=== THINGS TO DO ===
1. In the passage on the polarity reversal method, reproduce the text from "2. With source" to "negative current injected in OP's case)", substituting "signal applied" for "current injected".
2. Answer these questions from the passage on the polarity reversal method:
(a) What kind of measuring frequency is the method used with?
(b) How many measurements does the method take to determine the impedance?
(c) By how many degrees is the source phase-shifted in the third measurement?

=== SELECTED TEXT ===
[BEGIN]

The "polarity reversal method" is a method from measuring engineering for interference suppression in complex impedance measurements with a fixed measuring frequency.

In this method, three measurements are taken to determine the impedance of a DUT at measurement frequency:

  1. Without source (without current injected in OP's case)
  2. With source at measurement frequency (with current injected in OP's case)
  3. With source measurement frequency 180° phase shifted (with negative current injected in OP's case)

[END]

=== SOURCE DATA ===

[BEGIN]

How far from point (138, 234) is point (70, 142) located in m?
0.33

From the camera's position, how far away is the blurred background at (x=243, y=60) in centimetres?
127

[END]

=== ANSWERS IN ORDER ===
1.
2. With source at measurement frequency (with signal applied in OP's case)
  3. With source measurement frequency 180° phase shifted (with negative signal applied in OP's case)

2.
(a) A fixed measuring frequency.
(b) Three.
(c) 180°.